Sabtu, 21 Mei 2011

Corporate Advantages and Disanvantages

Corporate Advantages
There are many advantages to doing business as a corporation. If a corporation is properly organized and maintained, shareholders have no liability for corporate debts and lawsuits, and officers and directors usually have no personal liability for their corporate acts. The existence of a corporation may be perpetual, unlike a sole proprietorship or partnership. There are also tax advantages allowed only to corporations.

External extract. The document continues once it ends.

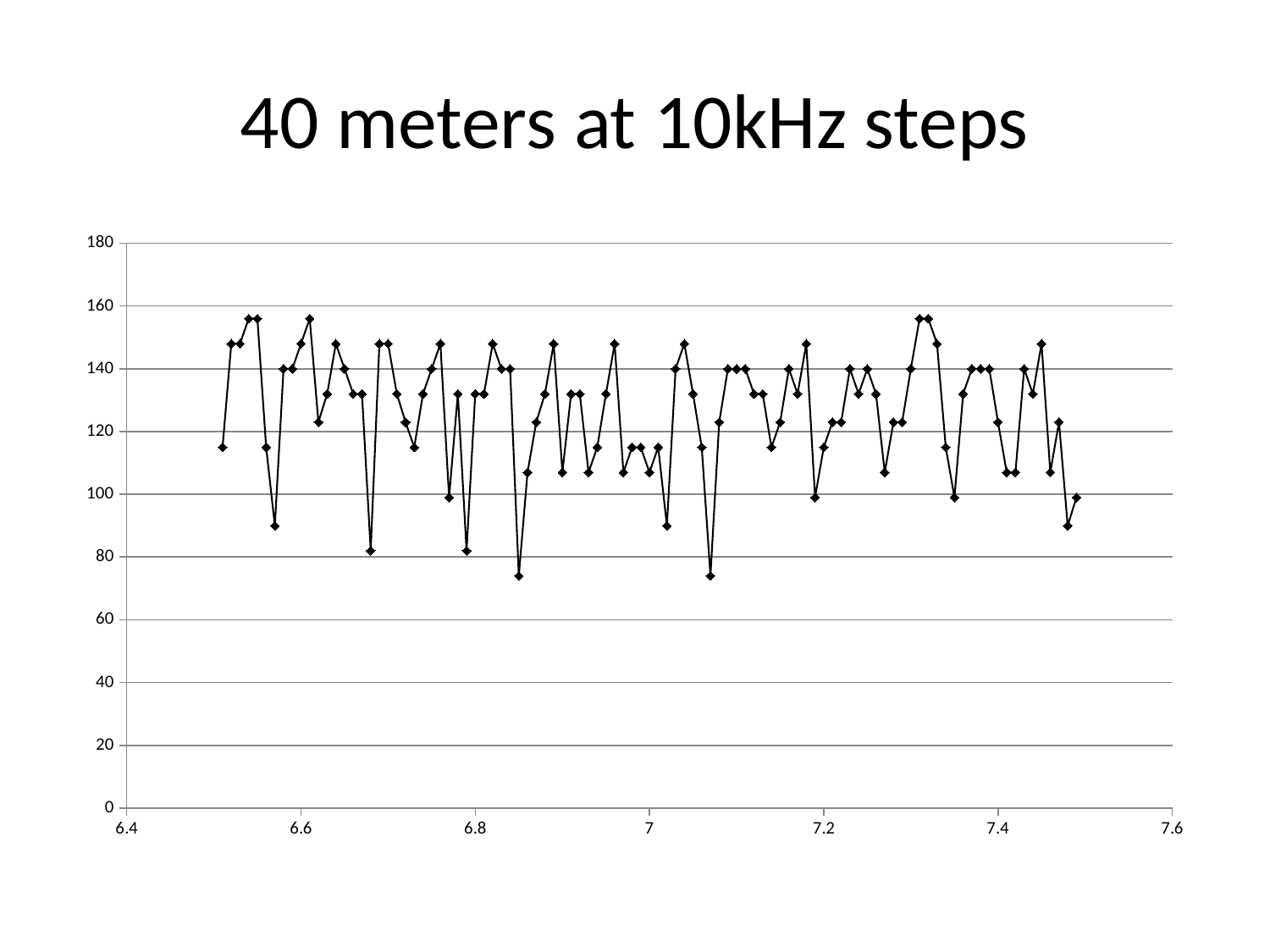
Is the last plotted point (at the far right) greater or less than 120? less Is the lowest plotted value greater or less than 60? greater Is the first plotted point greater or less than the last plotted point? greater Is the highest plotted value greater or less than 140? greater What is the highest value shown on the vertical axis? 180 What kind of chart is shown on the slide? line chart What is the title of the chart? 40 meters at 10kHz steps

For example, in a corporation, not all amounts paid out to employees are subject to self-employment tax—only salaries are subject to this tax. Other amounts distributed, as dividends, for example, are not subject to self-employment tax (assuming the tax authorities do not exercise their right to re-characterize income). In a sole proprietorship, partnership or LLC, generally all amounts paid out to employees, whether salary or not, will be subject to self-employment tax.
There may be prestige in owning a corporation; capital may be raised by issuing stock; and it is easy to transfer ownership upon death. A small corporation can be set up as an S corporation to avoid corporate taxes but still retain corporate advantages. Some types of businesses can be created as non-profit corporations that provide significant tax savings.

Corporate Disadvantages
There are also disadvantages to the corporate structure. There are start-up costs for forming a corporation, and there are certain formal actions that are required such as annual meetings, maintaining separate bank accounts and filing tax forms. Unless a corporation registers as an S corporation it must pay federal income tax separate from the
tax paid by the owners, and may pay more than the minimum state income tax.